Hacker News new | ask | show | jobs
by blakesterz 753 days ago
Maybe a dumb question, but I think anyone reading this question would know a good answer for me. If I have a big pile of PDFs and wanted to get an LLM to be really good at answering questions about what's in all those PDFs, would it be best for me to try running this locally? "Best" in this case would be I would want to get the best/smartest answers from my questions about these PDFs. They're all full-text PDFs, studies and results on a specific genetic condition that I'd like to understand better by asking something smart questions.
3 comments

LlamaIndex can make this task possible in a very few (surprisingly few) lines of code: https://docs.llamaindex.ai/en/stable/understanding/putting_i...

You'll likely want to move beyond the first examples so you can choose models & methods. Either way, LI has tons of great documentation and was originally built for this purpose. They also have a commercial Parsing product with very generous free quotas (last I checked)

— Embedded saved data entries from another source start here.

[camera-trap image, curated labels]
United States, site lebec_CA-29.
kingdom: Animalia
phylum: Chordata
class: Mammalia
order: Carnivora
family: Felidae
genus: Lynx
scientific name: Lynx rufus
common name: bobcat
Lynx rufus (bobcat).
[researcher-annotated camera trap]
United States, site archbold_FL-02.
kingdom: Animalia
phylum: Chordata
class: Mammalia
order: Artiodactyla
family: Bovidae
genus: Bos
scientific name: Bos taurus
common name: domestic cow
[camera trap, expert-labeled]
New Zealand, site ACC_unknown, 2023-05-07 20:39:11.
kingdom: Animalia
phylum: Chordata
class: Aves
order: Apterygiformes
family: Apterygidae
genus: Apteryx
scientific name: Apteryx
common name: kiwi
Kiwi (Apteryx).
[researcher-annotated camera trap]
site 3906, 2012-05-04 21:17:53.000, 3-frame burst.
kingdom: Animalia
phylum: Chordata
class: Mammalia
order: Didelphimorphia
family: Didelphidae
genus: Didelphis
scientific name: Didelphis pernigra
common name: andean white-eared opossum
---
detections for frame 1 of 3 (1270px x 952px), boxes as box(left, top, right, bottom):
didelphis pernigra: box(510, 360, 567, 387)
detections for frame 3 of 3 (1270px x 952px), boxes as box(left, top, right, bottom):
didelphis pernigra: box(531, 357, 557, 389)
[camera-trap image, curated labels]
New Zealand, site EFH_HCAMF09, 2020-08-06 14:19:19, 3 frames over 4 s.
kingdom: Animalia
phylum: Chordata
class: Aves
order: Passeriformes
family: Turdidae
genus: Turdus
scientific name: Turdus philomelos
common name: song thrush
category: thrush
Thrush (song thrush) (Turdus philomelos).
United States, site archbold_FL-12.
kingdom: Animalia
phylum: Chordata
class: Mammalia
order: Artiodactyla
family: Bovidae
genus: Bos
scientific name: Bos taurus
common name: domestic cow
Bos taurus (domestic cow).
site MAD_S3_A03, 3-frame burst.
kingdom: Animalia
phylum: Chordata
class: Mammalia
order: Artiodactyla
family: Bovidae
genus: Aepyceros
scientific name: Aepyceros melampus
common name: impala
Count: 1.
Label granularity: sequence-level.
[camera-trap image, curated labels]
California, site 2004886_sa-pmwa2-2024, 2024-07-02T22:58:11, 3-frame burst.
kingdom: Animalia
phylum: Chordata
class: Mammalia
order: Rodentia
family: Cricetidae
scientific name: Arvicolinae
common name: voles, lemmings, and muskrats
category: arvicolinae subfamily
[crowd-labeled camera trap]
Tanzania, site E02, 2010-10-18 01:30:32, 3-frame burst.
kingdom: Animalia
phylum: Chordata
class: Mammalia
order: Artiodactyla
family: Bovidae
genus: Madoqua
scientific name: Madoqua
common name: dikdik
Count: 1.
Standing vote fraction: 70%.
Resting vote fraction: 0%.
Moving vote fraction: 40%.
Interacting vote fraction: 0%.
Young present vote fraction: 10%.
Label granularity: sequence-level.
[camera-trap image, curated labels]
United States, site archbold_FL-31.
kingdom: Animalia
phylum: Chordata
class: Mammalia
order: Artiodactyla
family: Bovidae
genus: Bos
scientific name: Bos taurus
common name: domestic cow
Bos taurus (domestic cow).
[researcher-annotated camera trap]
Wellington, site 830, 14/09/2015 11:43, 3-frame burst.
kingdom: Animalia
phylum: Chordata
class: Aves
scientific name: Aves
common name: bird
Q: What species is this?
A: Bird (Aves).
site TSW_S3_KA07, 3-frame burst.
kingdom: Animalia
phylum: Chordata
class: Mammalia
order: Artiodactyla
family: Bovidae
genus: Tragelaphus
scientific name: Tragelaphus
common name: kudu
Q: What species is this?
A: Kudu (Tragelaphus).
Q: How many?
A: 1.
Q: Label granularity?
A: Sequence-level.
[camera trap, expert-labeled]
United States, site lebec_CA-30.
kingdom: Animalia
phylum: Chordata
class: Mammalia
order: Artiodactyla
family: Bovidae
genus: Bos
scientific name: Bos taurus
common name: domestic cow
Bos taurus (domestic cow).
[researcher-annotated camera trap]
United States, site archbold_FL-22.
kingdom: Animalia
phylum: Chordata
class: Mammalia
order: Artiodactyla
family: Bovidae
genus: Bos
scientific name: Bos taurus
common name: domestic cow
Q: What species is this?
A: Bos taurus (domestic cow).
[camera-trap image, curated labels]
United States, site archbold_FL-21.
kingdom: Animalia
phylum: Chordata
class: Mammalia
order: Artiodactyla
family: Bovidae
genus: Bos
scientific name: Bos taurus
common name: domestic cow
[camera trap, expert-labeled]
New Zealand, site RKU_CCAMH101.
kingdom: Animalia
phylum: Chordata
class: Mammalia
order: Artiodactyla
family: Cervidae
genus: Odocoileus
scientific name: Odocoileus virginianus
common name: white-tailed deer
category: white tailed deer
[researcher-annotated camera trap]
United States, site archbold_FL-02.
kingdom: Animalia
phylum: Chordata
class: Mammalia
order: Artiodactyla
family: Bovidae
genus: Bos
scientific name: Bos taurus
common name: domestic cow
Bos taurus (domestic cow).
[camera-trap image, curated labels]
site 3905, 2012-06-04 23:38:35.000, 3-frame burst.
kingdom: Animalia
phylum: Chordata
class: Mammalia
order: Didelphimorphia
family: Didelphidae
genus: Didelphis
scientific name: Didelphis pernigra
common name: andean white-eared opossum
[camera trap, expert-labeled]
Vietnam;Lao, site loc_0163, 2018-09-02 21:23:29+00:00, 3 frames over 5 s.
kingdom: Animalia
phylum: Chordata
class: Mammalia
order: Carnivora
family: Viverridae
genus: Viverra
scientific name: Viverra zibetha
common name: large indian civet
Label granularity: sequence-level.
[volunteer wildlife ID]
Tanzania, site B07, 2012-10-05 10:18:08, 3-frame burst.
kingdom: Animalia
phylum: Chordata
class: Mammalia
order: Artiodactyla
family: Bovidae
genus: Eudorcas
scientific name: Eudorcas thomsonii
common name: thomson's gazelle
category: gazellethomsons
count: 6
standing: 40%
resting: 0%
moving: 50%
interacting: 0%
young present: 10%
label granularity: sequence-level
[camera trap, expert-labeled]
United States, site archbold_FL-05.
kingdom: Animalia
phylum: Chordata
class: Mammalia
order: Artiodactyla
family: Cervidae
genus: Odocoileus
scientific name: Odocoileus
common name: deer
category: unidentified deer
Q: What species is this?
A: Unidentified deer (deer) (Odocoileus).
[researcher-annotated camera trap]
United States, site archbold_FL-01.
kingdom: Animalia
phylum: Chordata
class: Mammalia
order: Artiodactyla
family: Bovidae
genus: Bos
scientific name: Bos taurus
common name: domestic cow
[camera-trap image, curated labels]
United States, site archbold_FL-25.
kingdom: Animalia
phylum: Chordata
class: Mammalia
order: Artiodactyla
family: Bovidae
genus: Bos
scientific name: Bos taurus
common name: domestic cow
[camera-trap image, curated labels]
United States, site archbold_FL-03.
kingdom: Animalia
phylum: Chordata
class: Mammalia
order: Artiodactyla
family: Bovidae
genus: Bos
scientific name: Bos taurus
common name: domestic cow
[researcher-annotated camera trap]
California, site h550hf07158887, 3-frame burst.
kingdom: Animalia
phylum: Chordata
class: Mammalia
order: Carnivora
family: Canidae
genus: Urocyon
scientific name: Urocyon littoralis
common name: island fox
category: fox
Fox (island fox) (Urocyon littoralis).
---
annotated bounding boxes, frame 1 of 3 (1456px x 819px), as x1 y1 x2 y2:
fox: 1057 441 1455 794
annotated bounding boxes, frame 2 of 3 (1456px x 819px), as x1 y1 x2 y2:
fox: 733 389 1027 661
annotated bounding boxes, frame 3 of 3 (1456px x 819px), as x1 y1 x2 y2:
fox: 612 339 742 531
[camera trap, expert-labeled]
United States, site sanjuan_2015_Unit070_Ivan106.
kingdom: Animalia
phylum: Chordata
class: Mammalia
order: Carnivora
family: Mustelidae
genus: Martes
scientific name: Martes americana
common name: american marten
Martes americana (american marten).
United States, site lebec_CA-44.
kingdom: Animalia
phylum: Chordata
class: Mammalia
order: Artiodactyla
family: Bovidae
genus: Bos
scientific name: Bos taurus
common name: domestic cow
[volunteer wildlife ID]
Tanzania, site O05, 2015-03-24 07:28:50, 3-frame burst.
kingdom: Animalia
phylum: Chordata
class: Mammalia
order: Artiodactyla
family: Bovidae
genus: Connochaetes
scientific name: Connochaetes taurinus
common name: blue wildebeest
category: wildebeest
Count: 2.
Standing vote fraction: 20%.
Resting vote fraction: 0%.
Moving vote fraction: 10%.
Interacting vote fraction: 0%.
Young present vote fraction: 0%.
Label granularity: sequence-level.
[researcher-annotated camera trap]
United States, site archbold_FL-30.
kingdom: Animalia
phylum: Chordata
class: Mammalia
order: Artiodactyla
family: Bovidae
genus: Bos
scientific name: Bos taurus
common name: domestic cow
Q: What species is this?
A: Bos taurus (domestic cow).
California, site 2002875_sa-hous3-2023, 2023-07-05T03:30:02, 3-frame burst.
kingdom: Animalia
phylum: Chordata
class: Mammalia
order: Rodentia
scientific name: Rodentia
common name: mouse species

If its just for you, may I suggest Open AI's python notebook examples. This was the one I used to get started.

https://cookbook.openai.com/examples/parse_pdf_docs_for_rag

There are several other examples like this .. but I got stuck in jargon of Langchain or LlamaIndex etc..

Not self hosted, but Google Notebook LLM is OK at that: https://notebooklm.google.com/

You can also upload files to ChatGPT and ask questions about it.